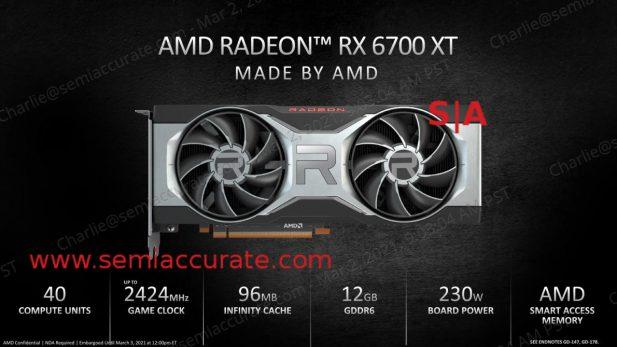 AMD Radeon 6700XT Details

* * *

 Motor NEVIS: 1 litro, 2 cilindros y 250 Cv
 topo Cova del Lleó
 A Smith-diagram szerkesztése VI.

* * *

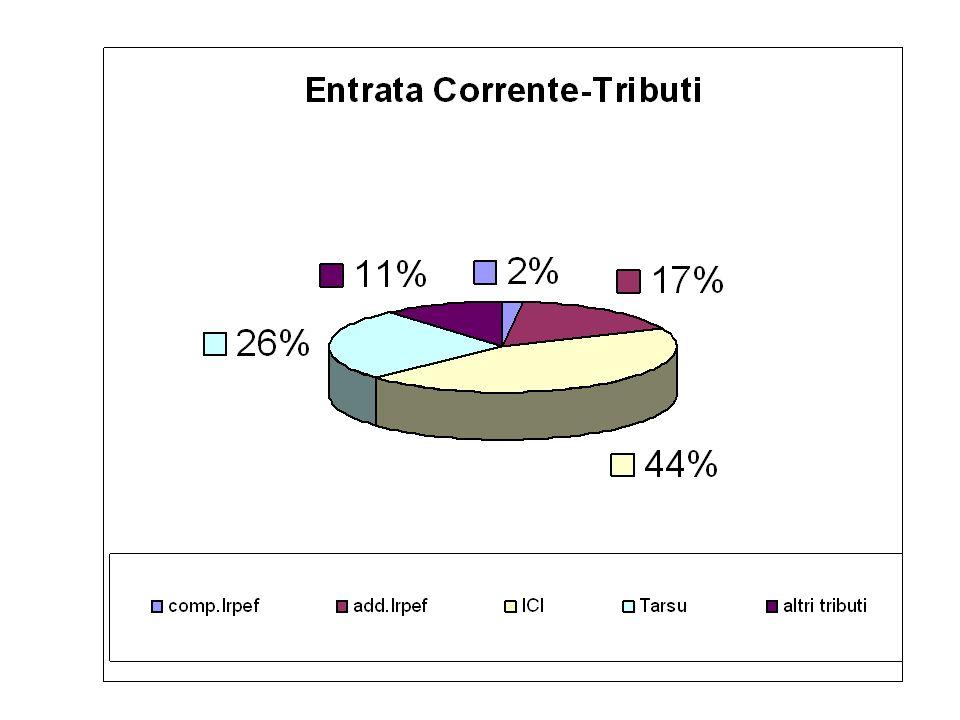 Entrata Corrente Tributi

- WHAT YOU WILL DO
With the line that has "topo Cova del Lleó" as the first and the line that has "A Smith-diagram szerkesztése VI." as the last, repeat exactly that run of lines above and no more.

- OUTPUT OF THE EXERCISE
 topo Cova del Lleó
 A Smith-diagram szerkesztése VI.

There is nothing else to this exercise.